"Bombardate il quartier generale!" In stile Mao Tse Tung della rivoluzione culturale cinese il discorso di Matteo Renzi al momento della sua incoronazione l'8 dicembre. Deve essere per questo che tanti avanzi degli anni Sessanta hanno optato per il trentenne sindaco di Firenze che del Grande Timoniere probabilmente non conosce l'importanza storica nel Novecento. Lui, Mao, in vita fece due rivoluzioni, quella del '49 e quella del '66.
I nostri esponenti trasformisti - eterni incompiuti, tra rivoluzione, riformismo, semplice cambiamento, gattopardismo del tutto cambi perché tutto resti così com'è - hanno trovato una seconda giovinezza nel sostenere la Guerra dei Trentenni.
Nel dire: "nuove persone, nuove intelligenze, nuove energie, debbono governare", credono siano inclusi anche loro. E invece succederà come quando avevano trent'anni. Inglobati nel democratismo senza orizzonti e senza confronti con altre possibilità - in "quella maledetta illusione del riformismo" come scriveva Luigi Pintor sul primo numero de Il Manifesto quotidiano.
Oggi quelle categorie sono antiquariato ideologico, ma identiche sono le dinamiche. Assorbire quei voti, quella massa critica, per poi inglobare tutto in un nuovo dirigismo. Succede così che la soggettività in rivolta si traduca in funzionariato per il mondo della tecnica, della produzione, di un mondo che crea beni, non per soddisfare bisogni, ma per crearne altri di nuovi.

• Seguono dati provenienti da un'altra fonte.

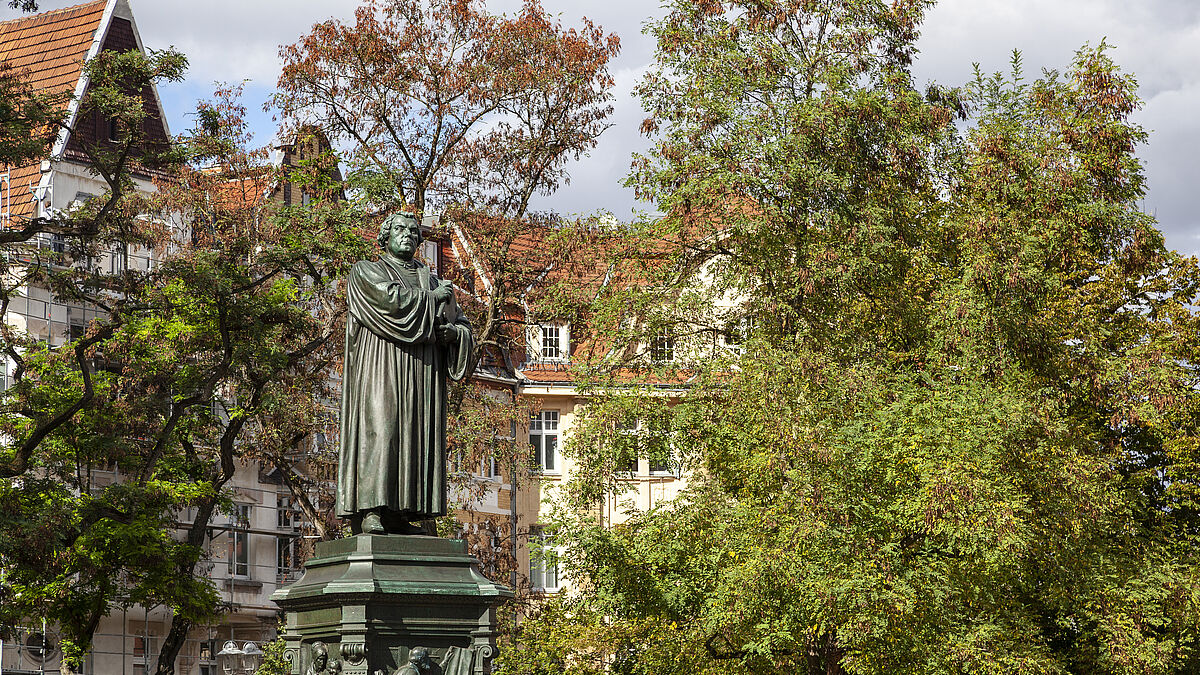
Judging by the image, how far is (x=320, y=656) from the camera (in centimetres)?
1116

Come quando avevano trent'anni, i sessantenni renziani si sono venduti per un piatto di lenticchie: inserire la figlia in un giornale, una candidatura a sindaco, un posto in un Consiglio di amministrazione.
E allora continueremo a chiederci cos'è che non va nei nostri assi valoriali, quali sono le crepe della nostra etica fondata sul primato della politica. Il fatto che non è la politica ad avere il primato ma la sistemazione, il ruolo, l'hegeliana necessità di essere riconosciuti nel mondo.
Matteo Renzi l'8 dicembre da vincitore proclama: "Ora tocca a noi!" Lui sa che l'esercito che lo acclama è composto buona parte di veterani coi quali dovrà fare i conti svilendo la portata della sua ondata di innovazione. Ma il nuovo che arriva non dice niente sul mondo detronizzato, semplicemente perché consiste nella sua ricostruzione funzionale. Si cambiano i pezzi, la macchina resta quella che è. E insieme, la visione del mondo, il rapporto tra soggetto e mondo, tra cittadino e collettività, tra diritti e doveri. Una visione fondata sulla tecnica, dove ciascuno esiste perché funzionario di una complessità indefinita. Questo mondo continuerà a produrre alienazione, sfiducia, insofferenza a cui si darà la solita giustificazione: colpa della disoccupazione!
E, come succede in tutte le realtà italiane (quella osservata dal sottoscritto è Guidonia) non sarà sufficiente aver piazzato la figliolanza né esser diventato sindaco.
La generazione che doveva cambiare il mondo "ha venduto la propria felicità per un po' di sicurezza".